Challenges for instrument collections

The annual conference of the CIMCIM (International Committee for Museums and Collections of Music) and the Fourth International Romantic Brass Symposium will take place in Basel and Bern from February 22 to 25, 2017.

View of the current exhibition at the Basel Museum of Music (Image: zvg)

It is hard to imagine musical life today without concerts in historical performance practice. Original instruments play a central role in this, as they are in demand for concerts or for playing attempts at replicas.
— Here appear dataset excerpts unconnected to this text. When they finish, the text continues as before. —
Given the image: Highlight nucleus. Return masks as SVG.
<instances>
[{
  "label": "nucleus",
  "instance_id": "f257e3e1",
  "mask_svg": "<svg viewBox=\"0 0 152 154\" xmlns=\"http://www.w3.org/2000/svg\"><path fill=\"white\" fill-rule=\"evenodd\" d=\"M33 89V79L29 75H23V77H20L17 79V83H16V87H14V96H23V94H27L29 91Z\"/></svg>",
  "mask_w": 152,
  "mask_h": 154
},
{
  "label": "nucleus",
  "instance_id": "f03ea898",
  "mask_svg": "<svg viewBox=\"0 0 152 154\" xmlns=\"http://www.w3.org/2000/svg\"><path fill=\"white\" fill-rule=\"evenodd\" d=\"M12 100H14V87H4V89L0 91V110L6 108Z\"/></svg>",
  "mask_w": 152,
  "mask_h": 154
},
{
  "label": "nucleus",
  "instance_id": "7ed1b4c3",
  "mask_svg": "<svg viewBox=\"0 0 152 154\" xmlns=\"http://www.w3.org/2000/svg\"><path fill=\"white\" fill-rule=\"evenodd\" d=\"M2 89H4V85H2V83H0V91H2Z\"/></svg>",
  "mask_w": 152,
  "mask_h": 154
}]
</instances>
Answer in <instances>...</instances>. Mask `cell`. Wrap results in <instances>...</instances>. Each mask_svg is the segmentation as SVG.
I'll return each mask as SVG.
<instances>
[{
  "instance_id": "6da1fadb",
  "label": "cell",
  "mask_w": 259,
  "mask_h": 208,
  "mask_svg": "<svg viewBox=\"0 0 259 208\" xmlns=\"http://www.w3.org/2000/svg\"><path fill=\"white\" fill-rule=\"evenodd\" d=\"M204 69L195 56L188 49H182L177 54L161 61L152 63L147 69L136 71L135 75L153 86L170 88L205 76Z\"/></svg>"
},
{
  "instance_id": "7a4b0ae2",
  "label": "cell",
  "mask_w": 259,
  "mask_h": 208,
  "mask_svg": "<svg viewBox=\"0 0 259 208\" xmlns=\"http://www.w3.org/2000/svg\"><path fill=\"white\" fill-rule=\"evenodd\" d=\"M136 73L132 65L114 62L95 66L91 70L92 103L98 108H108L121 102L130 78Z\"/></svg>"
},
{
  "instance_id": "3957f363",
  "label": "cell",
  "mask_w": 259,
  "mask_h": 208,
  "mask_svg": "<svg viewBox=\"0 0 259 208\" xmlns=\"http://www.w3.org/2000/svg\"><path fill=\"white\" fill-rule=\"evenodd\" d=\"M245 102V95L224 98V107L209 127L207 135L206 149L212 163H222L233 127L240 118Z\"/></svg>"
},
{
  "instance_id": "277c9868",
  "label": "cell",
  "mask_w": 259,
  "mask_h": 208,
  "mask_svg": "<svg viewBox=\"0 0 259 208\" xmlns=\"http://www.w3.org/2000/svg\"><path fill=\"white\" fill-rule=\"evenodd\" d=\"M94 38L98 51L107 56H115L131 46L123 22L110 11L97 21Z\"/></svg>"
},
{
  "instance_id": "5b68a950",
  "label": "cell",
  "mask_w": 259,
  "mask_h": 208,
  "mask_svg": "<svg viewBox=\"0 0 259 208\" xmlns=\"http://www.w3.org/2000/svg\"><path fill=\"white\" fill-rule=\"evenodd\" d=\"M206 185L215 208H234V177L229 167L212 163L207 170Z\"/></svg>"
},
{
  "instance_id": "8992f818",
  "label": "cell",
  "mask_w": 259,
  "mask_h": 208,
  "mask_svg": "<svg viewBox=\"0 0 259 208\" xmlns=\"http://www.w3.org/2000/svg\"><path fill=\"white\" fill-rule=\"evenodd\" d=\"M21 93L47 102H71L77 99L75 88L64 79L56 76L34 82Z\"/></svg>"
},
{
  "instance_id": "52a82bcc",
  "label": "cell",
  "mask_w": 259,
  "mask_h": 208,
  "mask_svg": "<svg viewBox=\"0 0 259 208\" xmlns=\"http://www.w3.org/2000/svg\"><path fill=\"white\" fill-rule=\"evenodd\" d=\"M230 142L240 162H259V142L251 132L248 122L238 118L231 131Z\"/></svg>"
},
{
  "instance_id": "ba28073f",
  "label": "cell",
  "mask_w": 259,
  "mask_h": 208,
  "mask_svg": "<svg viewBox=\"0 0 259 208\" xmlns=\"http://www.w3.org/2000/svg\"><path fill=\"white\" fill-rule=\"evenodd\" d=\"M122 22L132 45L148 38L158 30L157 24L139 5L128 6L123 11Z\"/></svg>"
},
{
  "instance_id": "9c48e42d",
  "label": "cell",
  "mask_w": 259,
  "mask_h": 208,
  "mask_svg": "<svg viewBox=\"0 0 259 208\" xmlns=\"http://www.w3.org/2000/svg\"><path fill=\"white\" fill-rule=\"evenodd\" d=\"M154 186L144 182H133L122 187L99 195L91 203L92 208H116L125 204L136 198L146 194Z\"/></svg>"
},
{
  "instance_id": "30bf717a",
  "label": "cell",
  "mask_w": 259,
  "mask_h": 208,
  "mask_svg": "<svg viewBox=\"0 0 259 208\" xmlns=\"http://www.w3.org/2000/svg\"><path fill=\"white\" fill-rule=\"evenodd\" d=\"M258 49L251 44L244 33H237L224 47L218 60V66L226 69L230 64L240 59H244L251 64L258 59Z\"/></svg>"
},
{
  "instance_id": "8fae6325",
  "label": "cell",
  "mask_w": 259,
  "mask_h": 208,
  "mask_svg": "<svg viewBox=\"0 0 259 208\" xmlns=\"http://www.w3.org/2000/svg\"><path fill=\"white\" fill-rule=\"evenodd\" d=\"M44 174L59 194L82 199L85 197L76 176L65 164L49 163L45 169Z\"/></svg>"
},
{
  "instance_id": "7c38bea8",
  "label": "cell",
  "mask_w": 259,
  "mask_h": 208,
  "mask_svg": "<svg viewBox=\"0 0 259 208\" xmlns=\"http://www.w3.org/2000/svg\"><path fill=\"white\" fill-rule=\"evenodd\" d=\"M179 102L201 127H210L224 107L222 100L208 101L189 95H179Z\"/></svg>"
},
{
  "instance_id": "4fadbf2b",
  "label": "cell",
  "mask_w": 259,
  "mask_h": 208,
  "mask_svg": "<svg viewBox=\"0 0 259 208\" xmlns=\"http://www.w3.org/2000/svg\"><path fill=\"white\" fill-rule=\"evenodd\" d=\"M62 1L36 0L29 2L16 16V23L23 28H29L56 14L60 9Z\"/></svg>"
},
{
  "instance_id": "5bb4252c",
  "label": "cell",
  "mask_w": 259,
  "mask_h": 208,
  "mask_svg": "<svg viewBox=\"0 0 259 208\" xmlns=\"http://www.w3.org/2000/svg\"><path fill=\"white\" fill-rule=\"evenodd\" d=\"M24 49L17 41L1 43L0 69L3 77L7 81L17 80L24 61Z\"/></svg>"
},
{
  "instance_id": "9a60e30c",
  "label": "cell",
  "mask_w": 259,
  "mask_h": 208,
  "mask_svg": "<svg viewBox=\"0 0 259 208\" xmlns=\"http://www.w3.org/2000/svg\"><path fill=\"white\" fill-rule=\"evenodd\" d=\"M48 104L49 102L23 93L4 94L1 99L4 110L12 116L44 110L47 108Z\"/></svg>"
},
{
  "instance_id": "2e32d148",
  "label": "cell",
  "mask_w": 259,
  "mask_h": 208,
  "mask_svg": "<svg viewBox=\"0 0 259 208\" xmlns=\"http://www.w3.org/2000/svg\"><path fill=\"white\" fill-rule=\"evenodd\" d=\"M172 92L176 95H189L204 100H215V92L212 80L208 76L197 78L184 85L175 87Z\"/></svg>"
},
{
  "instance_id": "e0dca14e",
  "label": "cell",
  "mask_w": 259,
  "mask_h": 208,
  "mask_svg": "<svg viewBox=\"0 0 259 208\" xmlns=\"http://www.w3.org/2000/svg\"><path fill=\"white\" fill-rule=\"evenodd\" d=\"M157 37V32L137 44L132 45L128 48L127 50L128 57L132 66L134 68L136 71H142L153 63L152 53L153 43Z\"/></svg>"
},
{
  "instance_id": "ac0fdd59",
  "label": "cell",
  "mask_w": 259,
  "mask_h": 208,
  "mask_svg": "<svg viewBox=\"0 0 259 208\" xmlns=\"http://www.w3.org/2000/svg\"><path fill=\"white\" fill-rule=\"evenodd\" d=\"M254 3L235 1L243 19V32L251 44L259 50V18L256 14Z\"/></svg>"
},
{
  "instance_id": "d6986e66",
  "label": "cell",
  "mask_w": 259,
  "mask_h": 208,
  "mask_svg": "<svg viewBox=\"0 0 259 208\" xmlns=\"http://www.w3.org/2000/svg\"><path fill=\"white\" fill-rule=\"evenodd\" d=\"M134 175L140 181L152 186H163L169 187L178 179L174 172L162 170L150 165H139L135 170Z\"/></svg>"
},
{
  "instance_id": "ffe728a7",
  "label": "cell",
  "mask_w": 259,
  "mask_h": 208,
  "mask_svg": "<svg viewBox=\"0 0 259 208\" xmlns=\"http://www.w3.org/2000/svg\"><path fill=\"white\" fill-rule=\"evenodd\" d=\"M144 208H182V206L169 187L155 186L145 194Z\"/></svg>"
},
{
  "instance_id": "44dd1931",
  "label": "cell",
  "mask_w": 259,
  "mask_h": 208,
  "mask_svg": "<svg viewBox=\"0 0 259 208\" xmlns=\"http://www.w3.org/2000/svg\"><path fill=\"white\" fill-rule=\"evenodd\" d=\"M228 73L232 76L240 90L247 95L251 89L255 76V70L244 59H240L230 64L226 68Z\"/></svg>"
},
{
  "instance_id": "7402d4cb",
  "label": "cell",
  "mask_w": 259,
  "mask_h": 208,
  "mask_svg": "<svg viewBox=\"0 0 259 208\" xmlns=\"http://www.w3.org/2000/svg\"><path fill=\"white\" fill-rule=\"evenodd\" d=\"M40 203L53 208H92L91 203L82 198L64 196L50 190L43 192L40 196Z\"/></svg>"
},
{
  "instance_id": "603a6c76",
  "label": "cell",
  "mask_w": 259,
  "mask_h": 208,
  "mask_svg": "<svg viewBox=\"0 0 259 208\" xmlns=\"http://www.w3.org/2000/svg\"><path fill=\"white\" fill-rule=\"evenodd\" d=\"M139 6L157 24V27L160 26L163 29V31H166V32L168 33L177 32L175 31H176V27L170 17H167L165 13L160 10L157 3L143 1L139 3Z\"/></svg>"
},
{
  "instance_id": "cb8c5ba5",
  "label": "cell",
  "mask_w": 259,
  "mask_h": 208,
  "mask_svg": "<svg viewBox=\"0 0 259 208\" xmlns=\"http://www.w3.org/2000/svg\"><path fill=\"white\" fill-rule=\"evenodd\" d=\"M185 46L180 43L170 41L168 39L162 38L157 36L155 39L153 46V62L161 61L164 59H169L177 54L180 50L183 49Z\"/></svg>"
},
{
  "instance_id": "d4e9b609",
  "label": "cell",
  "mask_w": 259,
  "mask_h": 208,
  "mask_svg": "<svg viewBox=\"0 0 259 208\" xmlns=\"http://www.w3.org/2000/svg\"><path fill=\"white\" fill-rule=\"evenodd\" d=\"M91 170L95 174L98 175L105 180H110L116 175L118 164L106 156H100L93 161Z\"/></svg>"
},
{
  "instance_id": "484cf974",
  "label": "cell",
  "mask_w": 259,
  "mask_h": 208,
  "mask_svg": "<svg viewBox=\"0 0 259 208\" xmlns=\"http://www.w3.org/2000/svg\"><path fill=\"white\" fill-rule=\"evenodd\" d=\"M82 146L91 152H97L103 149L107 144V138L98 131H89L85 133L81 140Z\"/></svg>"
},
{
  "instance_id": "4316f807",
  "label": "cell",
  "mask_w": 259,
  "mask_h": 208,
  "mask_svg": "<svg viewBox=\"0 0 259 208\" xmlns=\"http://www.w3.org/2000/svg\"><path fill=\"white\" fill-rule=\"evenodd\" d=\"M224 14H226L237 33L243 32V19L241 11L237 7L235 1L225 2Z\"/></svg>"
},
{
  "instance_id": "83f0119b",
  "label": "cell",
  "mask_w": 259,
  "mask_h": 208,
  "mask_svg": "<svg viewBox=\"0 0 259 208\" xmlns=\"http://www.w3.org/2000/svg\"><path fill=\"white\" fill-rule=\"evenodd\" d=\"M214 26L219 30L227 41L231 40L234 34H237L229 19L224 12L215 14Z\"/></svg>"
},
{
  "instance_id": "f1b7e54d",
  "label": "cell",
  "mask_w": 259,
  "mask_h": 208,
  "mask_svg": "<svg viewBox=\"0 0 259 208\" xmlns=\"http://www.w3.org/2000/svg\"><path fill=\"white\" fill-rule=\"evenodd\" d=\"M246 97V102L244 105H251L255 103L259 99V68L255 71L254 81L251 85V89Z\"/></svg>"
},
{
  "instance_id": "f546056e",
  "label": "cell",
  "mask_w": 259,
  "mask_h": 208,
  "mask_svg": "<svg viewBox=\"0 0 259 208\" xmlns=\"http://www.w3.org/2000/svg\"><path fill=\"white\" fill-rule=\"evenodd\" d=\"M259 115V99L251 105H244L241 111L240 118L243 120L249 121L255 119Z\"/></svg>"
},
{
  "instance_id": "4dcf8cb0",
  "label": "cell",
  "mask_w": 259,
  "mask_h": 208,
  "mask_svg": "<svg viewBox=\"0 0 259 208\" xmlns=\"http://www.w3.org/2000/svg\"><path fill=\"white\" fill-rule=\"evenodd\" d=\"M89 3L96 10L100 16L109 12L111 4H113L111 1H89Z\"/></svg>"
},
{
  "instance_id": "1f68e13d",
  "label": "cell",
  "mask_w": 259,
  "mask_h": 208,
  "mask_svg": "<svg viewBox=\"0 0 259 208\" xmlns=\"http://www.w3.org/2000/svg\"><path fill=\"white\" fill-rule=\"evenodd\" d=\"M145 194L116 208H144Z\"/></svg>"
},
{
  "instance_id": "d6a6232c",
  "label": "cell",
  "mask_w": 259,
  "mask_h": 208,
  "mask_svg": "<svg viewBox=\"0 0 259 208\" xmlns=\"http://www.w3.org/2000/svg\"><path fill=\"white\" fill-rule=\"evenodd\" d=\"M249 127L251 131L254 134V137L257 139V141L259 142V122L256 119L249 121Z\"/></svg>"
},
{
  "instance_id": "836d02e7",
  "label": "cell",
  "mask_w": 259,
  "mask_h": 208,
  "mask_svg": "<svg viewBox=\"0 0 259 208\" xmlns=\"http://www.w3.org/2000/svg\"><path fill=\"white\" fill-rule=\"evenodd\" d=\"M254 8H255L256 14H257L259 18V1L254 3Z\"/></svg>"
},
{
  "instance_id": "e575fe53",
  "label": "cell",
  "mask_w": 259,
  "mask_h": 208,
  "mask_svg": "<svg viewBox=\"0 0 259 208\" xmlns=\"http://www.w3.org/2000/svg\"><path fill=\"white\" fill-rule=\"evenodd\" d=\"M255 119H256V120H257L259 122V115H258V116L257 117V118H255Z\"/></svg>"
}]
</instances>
At the same time, they should be conserved and preserved as witnesses for posterity.

CIMCIM, the International Committee for Museums and Collections of Musical Instruments and as such part of the global umbrella organization of museums ICOM, brings together practitioners, institutions and researchers. Basel and Bern will host its annual congress in 2017: From February 22 to 25, museum directors, conservators, musicians and instrument experts will meet at the Museum of Music, the Schola Cantorum Basiliensis and the Bern University of the Arts.

Under the title "Presentation, Preservation, Interpretation - The Challenges of Musical Instrument Collections in the 21st Century", two challenges in the field of historical instruments will be addressed: How do we collect, preserve and present 20th and 21st century instruments? And how do we preserve historical wind instruments that continue to be played or are played again in concerts?

One focus is the presentation of the results of a Swiss research project on corrosion inside historical brass instruments and its reduction. The Bern University of the Arts, ETH Zurich, the Swiss National Museum and the Paul Scherrer Institute are involved in the project.

The program also includes concerts on historical and experimental instruments, such as excerpts from Stravinsky's Sacre du printemps with a set of historical brass instruments. Visits to collections and exhibitions in Basel, Bern, Bad Krozingen and Bad Säckingen round off the conference, which is supported by the Swiss National Science Foundation.